A smiling Burns said that the trip to the title game was “his first birthday present” for his teammate. He said he wants to repeat the gift-giving routine on Sunday.

The B-Corsairs’ Saturday triumph put them in the title game a year after they lost to eventual championship runnerup Hamamatsu Higashimikawa Phoenix in the Eastern Conference final.

“We had a very good team last year and this year’s team is a special one and we believe that we can win it all,” said Kabaya.

The Albirex called a timeout with 3:04 left, trailing 52-47 after a Burns’ bank shot, and they cut the lead to three on a Webb stickback.

Just over a minute later, Murry buried a 3-pointer to tie it at 52-52, the 12th time the score was knotted in the contest.

Yokohama came up with nothing on its next possession, Kennedy losing the ball as he sliced his way in the lane.

That gave the ball back to Niigata with 49.6 seconds left after a timeout.
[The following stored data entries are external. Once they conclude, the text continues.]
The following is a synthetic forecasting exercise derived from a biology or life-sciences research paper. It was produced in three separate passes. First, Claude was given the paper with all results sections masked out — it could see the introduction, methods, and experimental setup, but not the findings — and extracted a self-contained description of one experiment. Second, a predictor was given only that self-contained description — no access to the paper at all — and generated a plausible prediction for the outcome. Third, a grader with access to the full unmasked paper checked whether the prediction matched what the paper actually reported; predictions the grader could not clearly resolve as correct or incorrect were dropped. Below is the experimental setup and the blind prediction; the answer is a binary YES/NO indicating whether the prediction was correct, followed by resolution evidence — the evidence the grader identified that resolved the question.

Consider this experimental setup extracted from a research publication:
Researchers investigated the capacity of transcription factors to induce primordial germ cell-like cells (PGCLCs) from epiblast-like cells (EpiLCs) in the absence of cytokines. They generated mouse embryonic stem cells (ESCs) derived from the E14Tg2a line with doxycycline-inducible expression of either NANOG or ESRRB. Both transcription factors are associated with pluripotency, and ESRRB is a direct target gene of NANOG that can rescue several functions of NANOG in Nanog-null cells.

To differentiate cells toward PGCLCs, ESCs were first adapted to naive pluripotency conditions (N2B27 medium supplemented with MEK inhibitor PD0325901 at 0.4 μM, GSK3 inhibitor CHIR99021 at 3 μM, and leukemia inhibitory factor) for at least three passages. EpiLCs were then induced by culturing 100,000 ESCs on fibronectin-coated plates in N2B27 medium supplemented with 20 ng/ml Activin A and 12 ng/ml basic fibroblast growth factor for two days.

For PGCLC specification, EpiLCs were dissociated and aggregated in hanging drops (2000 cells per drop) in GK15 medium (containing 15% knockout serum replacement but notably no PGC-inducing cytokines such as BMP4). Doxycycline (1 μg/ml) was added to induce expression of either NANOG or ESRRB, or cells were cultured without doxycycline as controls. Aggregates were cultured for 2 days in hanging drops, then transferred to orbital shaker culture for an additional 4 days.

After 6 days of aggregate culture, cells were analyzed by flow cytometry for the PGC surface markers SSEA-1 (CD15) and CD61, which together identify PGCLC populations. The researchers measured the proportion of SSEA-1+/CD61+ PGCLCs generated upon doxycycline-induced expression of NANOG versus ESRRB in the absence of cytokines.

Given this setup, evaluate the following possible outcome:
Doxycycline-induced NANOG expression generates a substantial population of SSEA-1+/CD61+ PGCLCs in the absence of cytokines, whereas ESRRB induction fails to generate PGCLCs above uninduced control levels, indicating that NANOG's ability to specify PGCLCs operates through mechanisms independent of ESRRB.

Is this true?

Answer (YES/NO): NO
But Burns stayed in front of Murry, keeping him out on the perimeter with little room to operate. The latter was forced to hoist up a 3 to beat the shot clock, but it was an air ball.

“We just didn’t make shots,” Murry said, lamenting his team’s offensive woes.

And so, with 23.9 seconds let, Yokohama had a chance to win it. The B-Corsairs milked the clock until the end as Burns delivered an exciting game-ending shot.

“I thought it was going to go in right after the ball left out of his hands. It’s what King Burn does,” Kabaya said.

The B-Corsairs took a 43-40 lead into the final stanza. Burns sank a jumper just before the buzzer sounded to close out the third quarter on a high note for Yokohama. As soon as the shot fell through, Burns let out a primal scream — a roar of joy, it appeared.

To both coaches’ credit, neither club went on a long run over the first three quarters. Quick adjustments and substitutions were made, and both defenses reacted quickly to the action surrounding them.

Below-average shooting numbers were also a result of the defensive struggle. Entering the fourth quarter, the Albirex were 4-for-18 on 3s and 10-for-31 from inside the arc. Those numbers were 3-for-13 and 13-for-33 for the B-Corsairs.

The first half provided a snapshot of the all-out duel in the East between Niigata and Yokohama during the regular season.

There were eight ties in the opening half — 3-3, 11-11, 13-13, 20-20, 22-22, 24-24, 26-26 and 29-29 — the last of which came on Burns’ buzzer-beating 3-pointer to end the half.

In a fierce fight for rebounds — a chief strength of the Albirex — Niigata held a 27-26 edge in the opening half. Webb had a team-high six at that point. (And when the game was over, Geary praised the inside effort of Shawn Malloy and Faye Pape Mour in particular for holding Holm to three offensive rebounds and Webb to one.)

Burns had 11 points, tops among all players, before the break and Ikeda and Kabaya were joint No. 2 with seven.

The teams shot a combined 5-for-26 from 3-point range, facing tight defense for the majority of those long-range attempts. Niigata was 3-for-14; Yokohama 2-for-12.

The largest lead of the first quarter was Niigata’s 11-7 advantage after Ikeda flushed a 3-pointer near the midway point.

The Albirex were ahead 16-15 entering the second quarter.

Both teams spread the floor on offense and played at a fast pace, but also went inside to their big men for high percentage shots.

Ikeda was the top scorer in the first quarter, hitting a pair of 3s for the bulk of his seven points. Kabaya had five points for the B-Corsairs.

After the game, Ikeda, a Niigata player since 2006, reflected on the team’s championship quest falling short.

“We are so disappointed for sure, but we have one more game to play tomorrow and need to play to our best for our boosters that came here,” Ikeda said.

“It’s not just the case for us, but we won’t probably be playing with exactly the same members next year. It will be our last game to play with this team. We want to finish the season with a smile with a victory. We are going to pull ourselves together tomorrow.”

Staff writer Kaz Nagatsuka contributed to this report.